BEGIN Text extract
Sculpey (often misspelled as Sculpy) is the brand name for a type of polymer clay that can be molded and put into a conventional oven to harden, as opposed to typical modeling clays, which require a much hotter oven, such as a kiln. Until it is baked, Sculpey has a consistency somewhat like Plasticine. It is sold in many colors, though it can also be painted once fired. It has become popular with modeling artists. It is also sometimes used for claymation.[1]


History[edit]

Sculpey is a brand of polymer clay made by Polyform Products in the United States. Sculpey was first created in the early 1960s. The original idea was to use the clay as a thermal transfer compound; this would conduct heat away from the cores of electrical transformers. However, the compound was not successful for this use so it was pushed to the side for a while. In the late 1960s it was then discovered that this compound could be molded, baked, sanded, drilled, carved and painted. This was a perfect medium for the craft industry. The clay was marketed directly to people at craft shows, street fairs and demonstrations in small art stores.

Sculpey closely resembles Fimo, another brand of polymer clay. Sculpey is a less rigid composition which better suits modeling, while Fimo is better suited for twisting into cane and bead making because the colors do not blend together as readily. The plasticity is controlled by the amount of oil suspending the polymers in the "clay".
END Text extract
BEGIN Provided data
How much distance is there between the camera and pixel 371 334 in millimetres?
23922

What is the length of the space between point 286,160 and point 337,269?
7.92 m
END Provided data
> _Problems_:
**1.** Answer these questions from the text on Sculpey, placing each answer on its own line marked (a), (b), or (c):
(a) What kind of oven can harden Sculpey?
(b) Which company makes Sculpey?
(c) What controls the plasticity of the clay?
**2.** Summarize the text on Sculpey in two sentences.
**3.** Write a continuation of the text on Sculpey, starting after its final sentence.

> _Answers for this exercise_:
**1.**
(a) A conventional oven.
(b) Polyform Products in the United States.
(c) The amount of oil suspending the polymers in the clay.

**2.** Sculpey is a brand of polymer clay made by Polyform Products that hardens in a conventional oven and has become popular with modeling artists. It was first created in the early 1960s as a failed thermal transfer compound, then found to suit the craft industry in the late 1960s, and it resembles Fimo but is less rigid and better suited to modeling.

**3.**
Techniques[edit]

Many techniques exist for working with polymer clay.

Sculpture involves creating detailed representations of objects.

Caning is a technique borrowed from glass artisans, who would know it as millefiori, meaning "a thousand flowers". It involves making a picture from thick pieces of polymer clay, which is then extruded so the picture becomes smaller and it becomes thicker, until it is longer than it is high. The cane has the original picture running right through it, although smaller. It can then be sliced, with the slices used to cover other objects or blobs of scrap polymer clay.[2]

Marbling is one of the simplest techniques used with polymer clay. It involves mixing different colors of polymer clay together to form a pattern. As the clay is mixed, the pattern becomes smaller and smaller, until the two colors are completely blended.

Mokume-Gane is a technique borrowed from metalworking. It involves placing several sheets of clay on top of each other and then pushing an object through it.